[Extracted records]
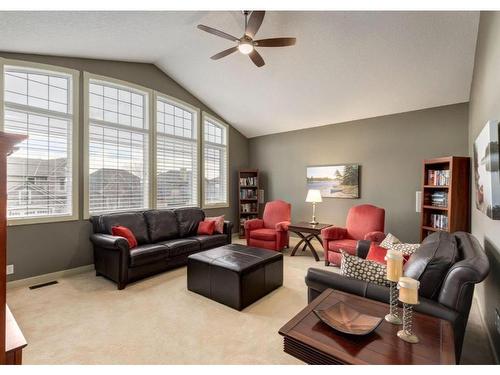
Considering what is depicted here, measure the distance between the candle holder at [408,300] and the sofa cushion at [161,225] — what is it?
11.6 ft

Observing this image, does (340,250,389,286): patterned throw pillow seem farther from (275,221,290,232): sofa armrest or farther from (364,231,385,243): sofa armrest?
(275,221,290,232): sofa armrest

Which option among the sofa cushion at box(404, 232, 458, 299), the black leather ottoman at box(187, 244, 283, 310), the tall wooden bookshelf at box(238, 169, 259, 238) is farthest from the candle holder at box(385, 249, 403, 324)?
the tall wooden bookshelf at box(238, 169, 259, 238)

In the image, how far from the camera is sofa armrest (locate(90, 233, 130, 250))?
308cm

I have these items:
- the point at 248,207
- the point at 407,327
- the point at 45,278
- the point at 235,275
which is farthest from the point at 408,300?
the point at 248,207

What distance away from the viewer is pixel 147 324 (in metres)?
2.29

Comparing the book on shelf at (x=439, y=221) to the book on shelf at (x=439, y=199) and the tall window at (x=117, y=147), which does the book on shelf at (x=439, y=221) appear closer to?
the book on shelf at (x=439, y=199)

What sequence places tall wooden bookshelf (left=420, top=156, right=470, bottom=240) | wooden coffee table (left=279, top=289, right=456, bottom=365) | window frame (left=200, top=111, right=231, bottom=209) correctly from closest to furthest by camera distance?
wooden coffee table (left=279, top=289, right=456, bottom=365) → tall wooden bookshelf (left=420, top=156, right=470, bottom=240) → window frame (left=200, top=111, right=231, bottom=209)

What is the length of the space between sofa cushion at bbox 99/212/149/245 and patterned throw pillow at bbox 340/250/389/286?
10.1 ft

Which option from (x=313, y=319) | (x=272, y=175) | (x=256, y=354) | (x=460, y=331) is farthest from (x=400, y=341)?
(x=272, y=175)

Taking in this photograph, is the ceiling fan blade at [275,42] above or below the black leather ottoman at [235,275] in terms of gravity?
above

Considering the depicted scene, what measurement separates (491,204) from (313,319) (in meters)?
1.39

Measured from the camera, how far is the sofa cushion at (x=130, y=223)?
3566 mm

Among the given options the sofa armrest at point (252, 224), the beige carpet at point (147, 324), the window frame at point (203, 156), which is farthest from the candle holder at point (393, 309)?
the window frame at point (203, 156)
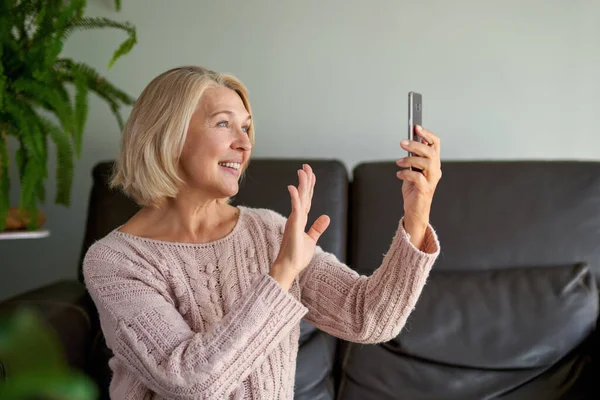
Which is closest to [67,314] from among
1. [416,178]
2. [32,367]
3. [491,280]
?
[416,178]

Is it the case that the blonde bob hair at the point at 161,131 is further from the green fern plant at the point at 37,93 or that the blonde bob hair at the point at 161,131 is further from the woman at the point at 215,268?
the green fern plant at the point at 37,93

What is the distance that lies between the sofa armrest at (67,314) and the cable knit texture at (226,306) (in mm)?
389

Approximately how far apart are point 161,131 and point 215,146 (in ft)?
0.36

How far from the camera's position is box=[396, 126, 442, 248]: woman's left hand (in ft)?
3.43

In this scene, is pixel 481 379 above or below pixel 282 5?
below

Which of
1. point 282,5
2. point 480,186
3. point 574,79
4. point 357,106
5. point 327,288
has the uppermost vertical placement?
point 282,5

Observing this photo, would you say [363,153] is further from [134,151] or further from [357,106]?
[134,151]

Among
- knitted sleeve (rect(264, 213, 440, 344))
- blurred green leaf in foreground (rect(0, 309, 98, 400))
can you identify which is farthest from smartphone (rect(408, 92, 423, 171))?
blurred green leaf in foreground (rect(0, 309, 98, 400))

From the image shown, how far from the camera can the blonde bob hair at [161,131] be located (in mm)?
1187

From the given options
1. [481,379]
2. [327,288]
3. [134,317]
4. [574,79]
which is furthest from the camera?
[574,79]

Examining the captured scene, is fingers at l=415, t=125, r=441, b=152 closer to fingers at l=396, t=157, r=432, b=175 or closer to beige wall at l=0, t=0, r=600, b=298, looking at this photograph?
fingers at l=396, t=157, r=432, b=175

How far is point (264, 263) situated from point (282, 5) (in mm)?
1127

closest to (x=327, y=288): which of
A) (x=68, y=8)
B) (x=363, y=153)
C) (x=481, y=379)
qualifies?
(x=481, y=379)

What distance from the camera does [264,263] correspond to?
125cm
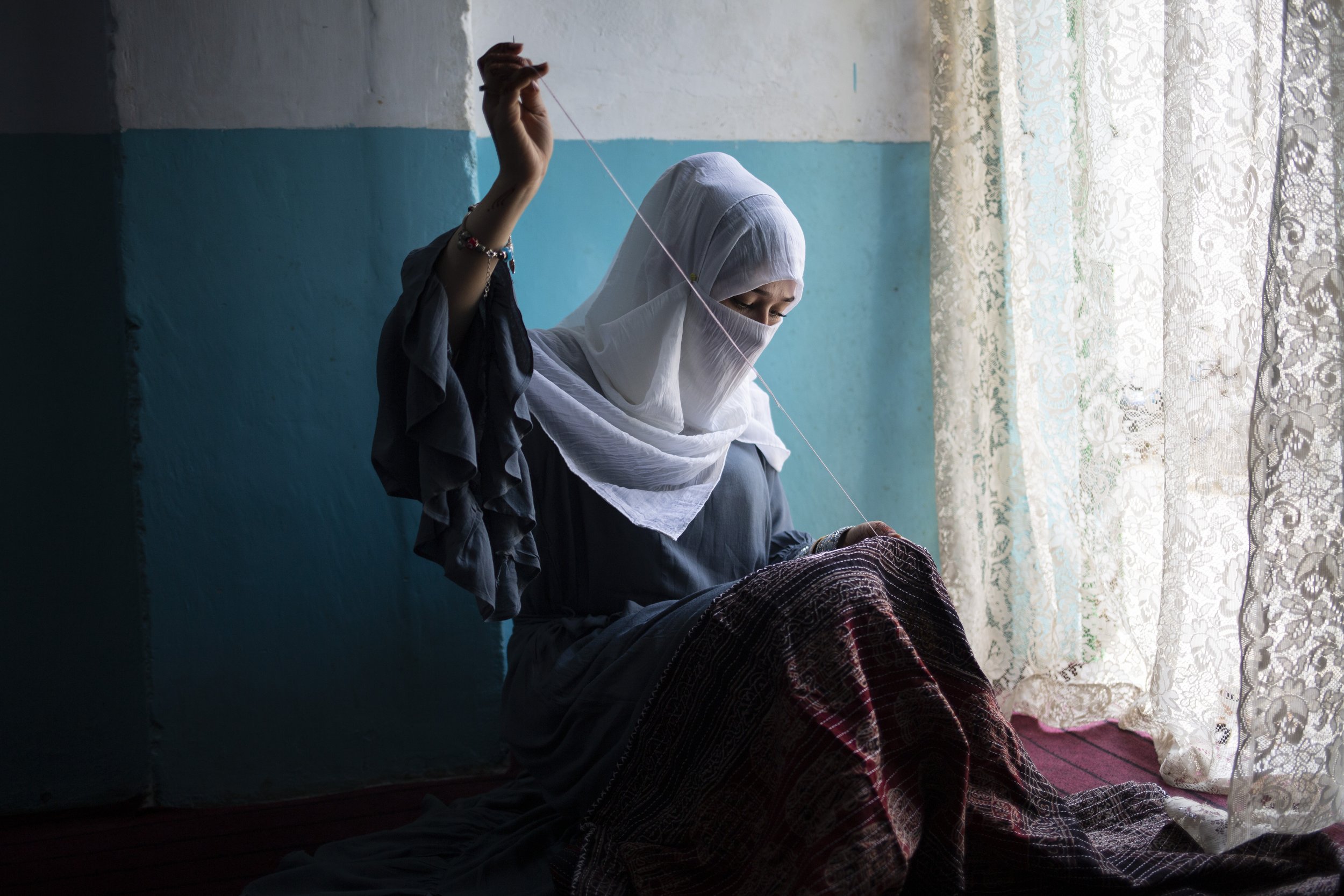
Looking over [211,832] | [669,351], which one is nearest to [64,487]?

WHAT IS NEEDED:
Would you set down the listing exactly, omitting pictures?

RESULT FOR THIS EXERCISE:
Considering what is depicted here, measure the distance between the candle holder at [408,300] and the sofa cushion at [161,225] — what is it?
11.6 ft

Observing this image, does (340,250,389,286): patterned throw pillow seem farther from (275,221,290,232): sofa armrest or farther from (364,231,385,243): sofa armrest?
(275,221,290,232): sofa armrest

Which option among the sofa cushion at box(404, 232, 458, 299), the black leather ottoman at box(187, 244, 283, 310), the tall wooden bookshelf at box(238, 169, 259, 238) is farthest from the candle holder at box(385, 249, 403, 324)?
the tall wooden bookshelf at box(238, 169, 259, 238)

In the image, how far from the camera is sofa armrest (locate(90, 233, 130, 250))?
308cm

I have these items:
- the point at 248,207
- the point at 407,327
- the point at 45,278
- the point at 235,275
which is farthest from the point at 408,300?
the point at 248,207

What distance away from the viewer is pixel 147 324 (in metres)?
2.29

Comparing the book on shelf at (x=439, y=221) to the book on shelf at (x=439, y=199) and the tall window at (x=117, y=147), which does the book on shelf at (x=439, y=221) appear closer to?
the book on shelf at (x=439, y=199)

What sequence places tall wooden bookshelf (left=420, top=156, right=470, bottom=240) | wooden coffee table (left=279, top=289, right=456, bottom=365) | window frame (left=200, top=111, right=231, bottom=209) correctly from closest to furthest by camera distance?
wooden coffee table (left=279, top=289, right=456, bottom=365) → tall wooden bookshelf (left=420, top=156, right=470, bottom=240) → window frame (left=200, top=111, right=231, bottom=209)

What is the length of the space between sofa cushion at bbox 99/212/149/245 and patterned throw pillow at bbox 340/250/389/286?
10.1 ft

Which option from (x=313, y=319) | (x=272, y=175) | (x=256, y=354) | (x=460, y=331) is farthest from (x=400, y=341)?
(x=272, y=175)

Taking in this photograph, is the ceiling fan blade at [275,42] above or below the black leather ottoman at [235,275] in terms of gravity?
above

Considering the depicted scene, what measurement separates (491,204) from (313,319) (in meters)?
1.39

Measured from the camera, how far is the sofa cushion at (x=130, y=223)?
3566 mm

Among the given options the sofa armrest at point (252, 224), the beige carpet at point (147, 324), the window frame at point (203, 156), which is farthest from the candle holder at point (393, 309)?
the window frame at point (203, 156)
Which is closest to [67,314] from among
1. [416,178]
2. [32,367]
3. [491,280]
?
[416,178]

Is it the case that the blonde bob hair at the point at 161,131 is further from the green fern plant at the point at 37,93 or that the blonde bob hair at the point at 161,131 is further from the woman at the point at 215,268?
the green fern plant at the point at 37,93

What is the distance that lies between the sofa armrest at (67,314) and the cable knit texture at (226,306) (in mm)?
389

Approximately how far apart are point 161,131 and point 215,146 (in ft)?
0.36

How far from the camera's position is box=[396, 126, 442, 248]: woman's left hand (in ft)?
3.43

In this scene, is pixel 481 379 above or below pixel 282 5?
below

Which of
1. point 282,5
2. point 480,186
3. point 574,79
4. point 357,106
5. point 327,288
has the uppermost vertical placement?
point 282,5

Observing this photo, would you say [363,153] is further from [134,151] or further from [357,106]?
[134,151]

Among
- knitted sleeve (rect(264, 213, 440, 344))
- blurred green leaf in foreground (rect(0, 309, 98, 400))
can you identify which is farthest from smartphone (rect(408, 92, 423, 171))?
blurred green leaf in foreground (rect(0, 309, 98, 400))

From the image shown, how far from the camera can the blonde bob hair at [161,131] be located (in mm)?
1187

From the given options
1. [481,379]
2. [327,288]
3. [134,317]
4. [574,79]
which is furthest from the camera?
[574,79]

Examining the captured scene, is fingers at l=415, t=125, r=441, b=152 closer to fingers at l=396, t=157, r=432, b=175 or closer to beige wall at l=0, t=0, r=600, b=298, looking at this photograph?
fingers at l=396, t=157, r=432, b=175

How far is point (264, 263) situated from point (282, 5) (in mm)?
1127

closest to (x=327, y=288): which of
A) (x=68, y=8)
B) (x=363, y=153)
C) (x=481, y=379)
qualifies?
(x=481, y=379)

What distance from the camera does [264,263] correspond to?
125cm
Looking over [211,832] | [669,351], which one is nearest to [64,487]?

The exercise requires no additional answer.